* Exercise brief
Transcribe the whole listing exactly, but do not carry over its pictures.

>>>

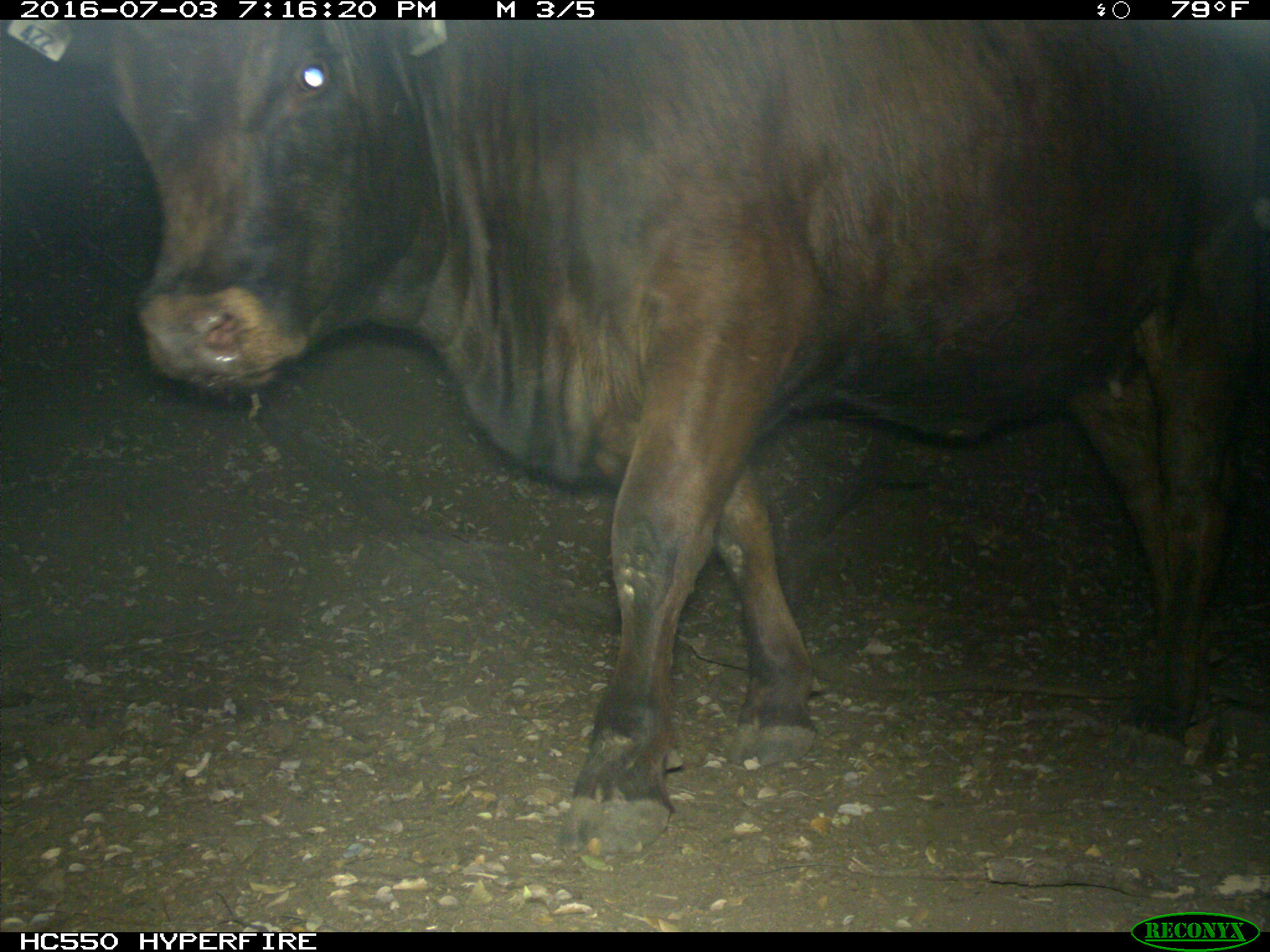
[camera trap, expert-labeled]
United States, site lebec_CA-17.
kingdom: Animalia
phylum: Chordata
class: Mammalia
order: Artiodactyla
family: Bovidae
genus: Bos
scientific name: Bos taurus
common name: domestic cow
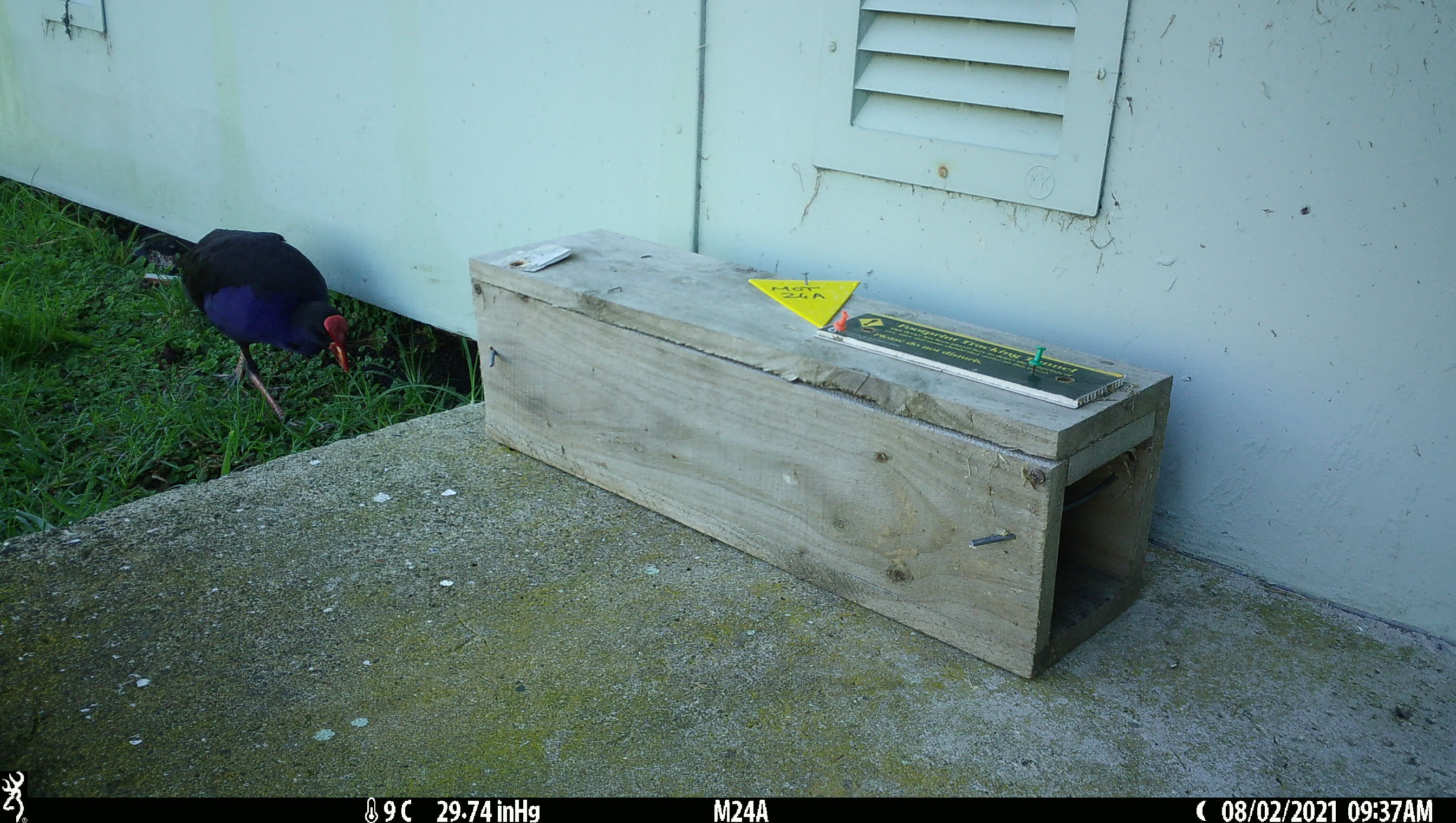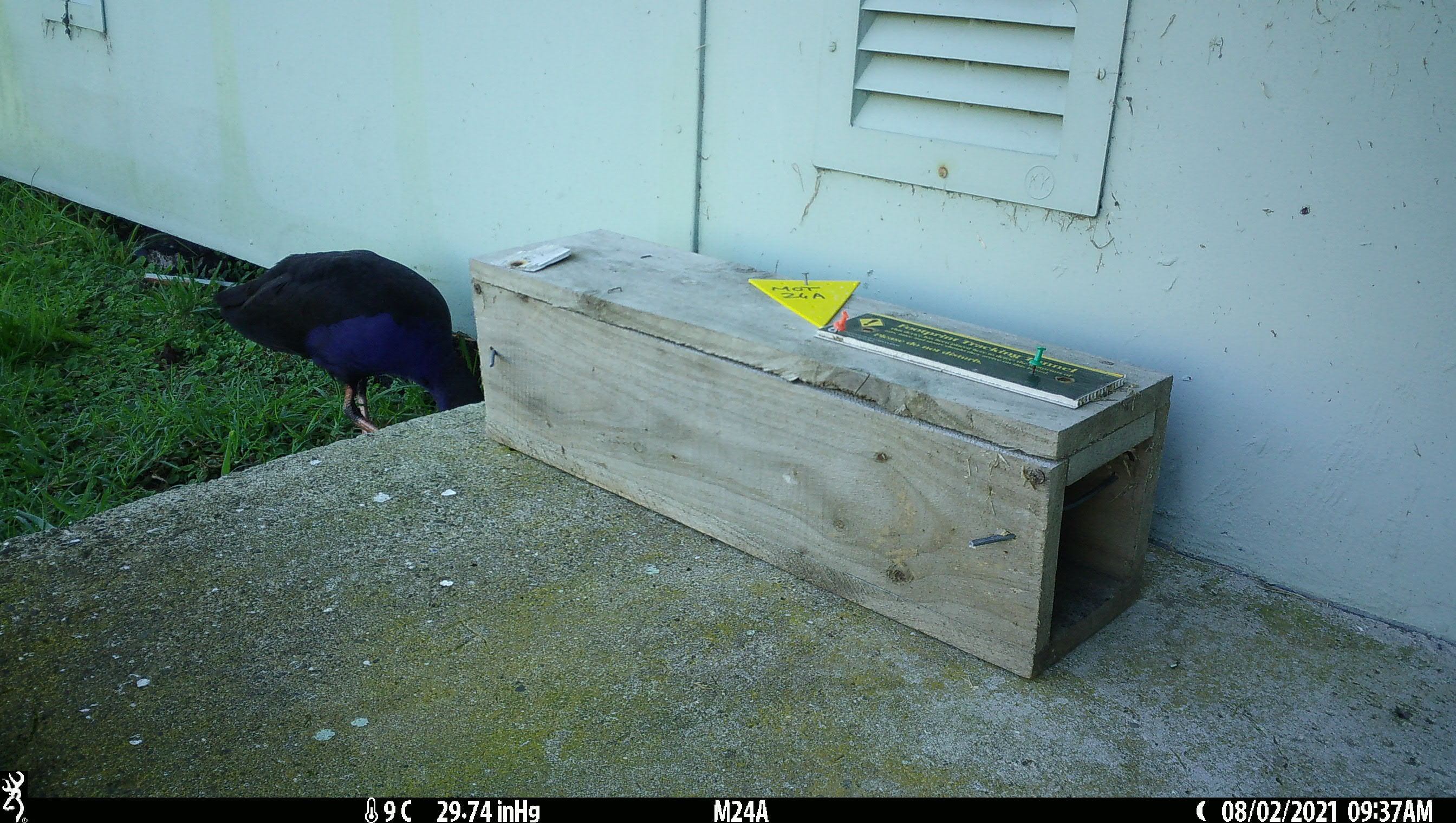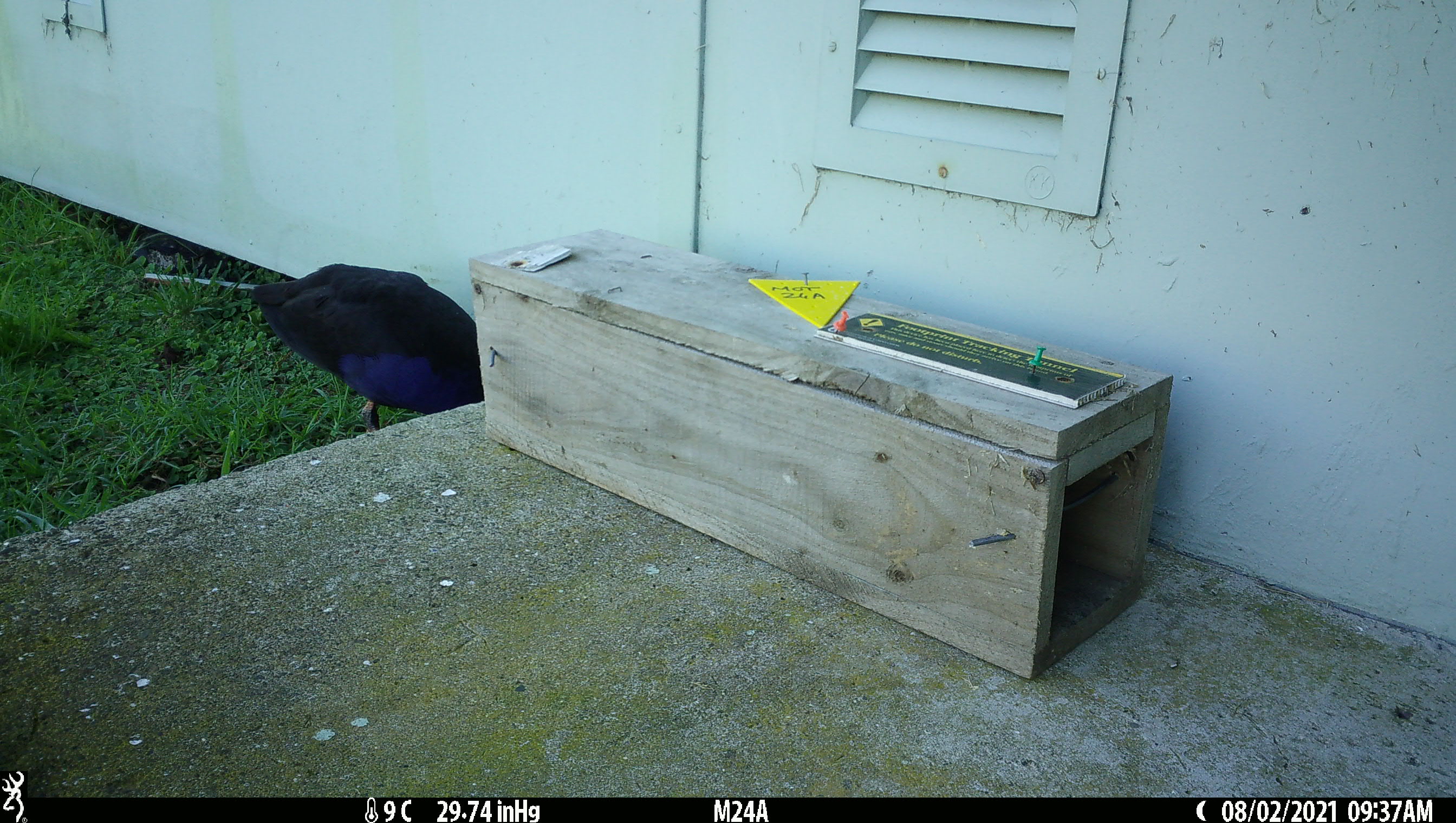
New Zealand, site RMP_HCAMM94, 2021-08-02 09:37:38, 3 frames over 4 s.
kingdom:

<<<

* Output for this exercise
[camera trap, expert-labeled]
United States, site lebec_CA-17.
kingdom: Animalia
phylum: Chordata
class: Mammalia
order: Artiodactyla
family: Bovidae
genus: Bos
scientific name: Bos taurus
common name: domestic cow
New Zealand, site RMP_HCAMM94, 2021-08-02 09:37:38, 3 frames over 4 s.
kingdom:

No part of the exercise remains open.